- [WHAT YOU ARE ASKED TO DO]: Rewrite the data below, changing each "puddle" to "pool of water" and keeping everything else the same.

- [Spatial relation data]:
****************************************

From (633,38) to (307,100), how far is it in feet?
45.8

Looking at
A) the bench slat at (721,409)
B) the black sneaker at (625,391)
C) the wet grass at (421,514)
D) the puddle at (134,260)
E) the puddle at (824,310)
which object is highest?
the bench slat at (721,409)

****************************************

- [THE RESULT]:
From (633,38) to (307,100), how far is it in feet?
45.8

Looking at
A) the bench slat at (721,409)
B) the black sneaker at (625,391)
C) the wet grass at (421,514)
D) the pool of water at (134,260)
E) the pool of water at (824,310)
which object is highest?
the bench slat at (721,409)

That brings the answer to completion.